COCOSOLIS
- Type: Private
- Industry: Cosmetics
- Founded: 2016
- Founder: Plamen Stefanov & Betty Bencheve
- Headquarters: Sofia, Bulgaria
- Products: Sun and Tanning Products, Skin and Body Care Products, Hair Care Products
- Website: https://cocosolis.com

= Cocosolis =

Bulgarian cosmetics company

Cocosolis is a Bulgarian cosmetics company that develops skin and hair care products formulated with natural and organic ingredients. Headquartered in Sofia, Bulgaria, the company distributes its products internationally and has reported sales in nearly 30 countries.

== History ==
Cocosolis was founded in 2016, by Plamen Stefanov and Betty Bencheva. Prior to establishing a cosmetics brand, the founders were involved in organic agriculture, cultivating fruits and vegetables, and developing food products such as kale chips and nutritional supplements.

The concept of Cocosolis emerged in January 2016 when Bencheva proposed creating a cosmetics brand that combined natural ingredients with cosmetic formulations. Following this, the founders shifted their operations from food production to cosmetics.

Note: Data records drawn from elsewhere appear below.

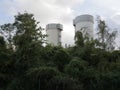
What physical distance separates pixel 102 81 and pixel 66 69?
3171 millimetres

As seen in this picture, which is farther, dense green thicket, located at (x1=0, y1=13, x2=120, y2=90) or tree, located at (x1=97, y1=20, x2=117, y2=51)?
tree, located at (x1=97, y1=20, x2=117, y2=51)

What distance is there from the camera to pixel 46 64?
82.7 feet

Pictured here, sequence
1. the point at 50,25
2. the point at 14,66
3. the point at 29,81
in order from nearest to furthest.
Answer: the point at 29,81
the point at 14,66
the point at 50,25

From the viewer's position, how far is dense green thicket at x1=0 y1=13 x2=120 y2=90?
2298 cm

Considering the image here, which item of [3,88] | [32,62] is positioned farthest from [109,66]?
[3,88]

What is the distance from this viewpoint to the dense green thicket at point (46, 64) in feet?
75.4

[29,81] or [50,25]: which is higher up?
[50,25]

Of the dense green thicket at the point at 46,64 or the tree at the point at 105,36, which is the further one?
the tree at the point at 105,36

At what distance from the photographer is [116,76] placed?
24578 millimetres

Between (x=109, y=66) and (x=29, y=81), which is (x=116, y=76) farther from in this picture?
(x=29, y=81)

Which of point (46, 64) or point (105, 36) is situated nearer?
point (46, 64)

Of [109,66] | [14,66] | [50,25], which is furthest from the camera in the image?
[50,25]

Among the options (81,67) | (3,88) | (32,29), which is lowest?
(3,88)

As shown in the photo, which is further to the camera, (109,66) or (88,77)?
(109,66)
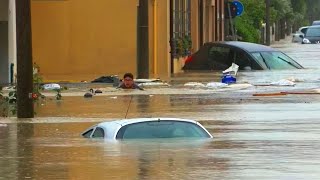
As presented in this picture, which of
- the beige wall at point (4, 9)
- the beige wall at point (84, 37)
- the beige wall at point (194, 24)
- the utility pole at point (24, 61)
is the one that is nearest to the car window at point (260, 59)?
the beige wall at point (84, 37)

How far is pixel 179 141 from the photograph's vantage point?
1473 centimetres

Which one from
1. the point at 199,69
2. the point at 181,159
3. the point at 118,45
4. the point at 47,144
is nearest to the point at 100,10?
the point at 118,45

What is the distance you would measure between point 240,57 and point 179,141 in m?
21.3

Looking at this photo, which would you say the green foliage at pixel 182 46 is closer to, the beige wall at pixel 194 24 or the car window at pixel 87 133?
the beige wall at pixel 194 24

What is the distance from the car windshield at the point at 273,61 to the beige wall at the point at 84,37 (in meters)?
4.75

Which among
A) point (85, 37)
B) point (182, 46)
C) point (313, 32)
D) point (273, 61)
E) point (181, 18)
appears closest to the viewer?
point (85, 37)

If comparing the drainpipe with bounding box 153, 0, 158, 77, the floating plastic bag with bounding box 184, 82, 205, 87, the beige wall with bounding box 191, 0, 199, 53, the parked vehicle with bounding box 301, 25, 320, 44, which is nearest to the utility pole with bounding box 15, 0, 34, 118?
the floating plastic bag with bounding box 184, 82, 205, 87

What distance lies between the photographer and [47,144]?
14.9m

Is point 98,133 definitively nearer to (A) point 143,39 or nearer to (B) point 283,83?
(B) point 283,83

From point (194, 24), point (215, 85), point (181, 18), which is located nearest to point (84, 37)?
point (181, 18)

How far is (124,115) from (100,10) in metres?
15.0

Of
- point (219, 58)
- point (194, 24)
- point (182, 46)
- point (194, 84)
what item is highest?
point (194, 24)

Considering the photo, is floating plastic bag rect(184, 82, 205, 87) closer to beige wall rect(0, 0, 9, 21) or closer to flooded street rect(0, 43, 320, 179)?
flooded street rect(0, 43, 320, 179)

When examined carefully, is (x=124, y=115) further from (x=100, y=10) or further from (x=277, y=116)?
(x=100, y=10)
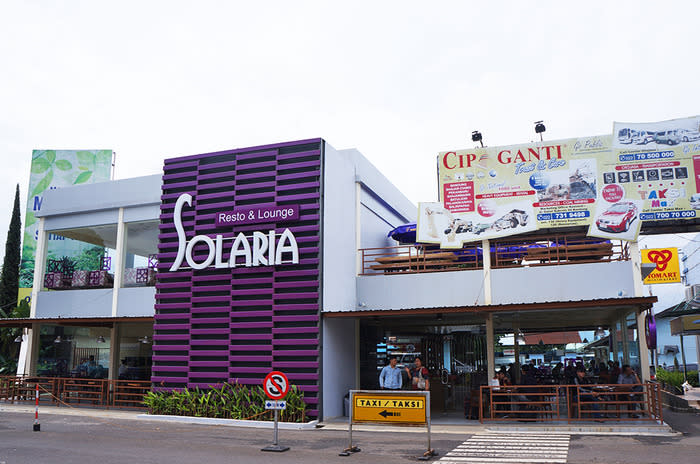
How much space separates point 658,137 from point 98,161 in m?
26.0

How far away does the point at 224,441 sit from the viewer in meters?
12.5

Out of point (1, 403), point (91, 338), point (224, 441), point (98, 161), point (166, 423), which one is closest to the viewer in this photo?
point (224, 441)

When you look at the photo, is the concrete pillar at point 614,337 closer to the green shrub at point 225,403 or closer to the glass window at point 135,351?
the green shrub at point 225,403

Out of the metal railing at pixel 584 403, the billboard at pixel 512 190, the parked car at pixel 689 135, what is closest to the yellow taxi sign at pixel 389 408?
the metal railing at pixel 584 403

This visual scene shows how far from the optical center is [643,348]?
15.6 metres

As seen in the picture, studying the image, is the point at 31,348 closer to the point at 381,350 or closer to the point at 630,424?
the point at 381,350

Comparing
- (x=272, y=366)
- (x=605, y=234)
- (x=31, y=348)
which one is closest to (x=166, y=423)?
(x=272, y=366)

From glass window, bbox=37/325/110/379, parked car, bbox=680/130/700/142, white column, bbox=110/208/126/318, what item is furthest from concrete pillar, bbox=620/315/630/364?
glass window, bbox=37/325/110/379

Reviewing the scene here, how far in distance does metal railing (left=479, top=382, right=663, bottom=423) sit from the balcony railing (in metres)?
3.48

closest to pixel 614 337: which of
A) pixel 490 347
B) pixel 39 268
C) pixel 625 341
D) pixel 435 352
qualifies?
pixel 625 341

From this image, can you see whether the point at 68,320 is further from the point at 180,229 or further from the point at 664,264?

The company's initial portfolio consisted of four tanning, body, and hair oils formulated using organic, cold pressed oils and packaged in recyclable materials. From its inception, Cocosolis adopted a direct-to-consumer (D2C) e-commerce model, primarily targeting international markets. According to founders, approximately 90% of its revenue is generated from exports in France, Romania, Greece, Spain, and Portugal serving as its primary markets.

== Products ==
The products range include organic sun and tanning products, facial skincare, body care, and hair care products.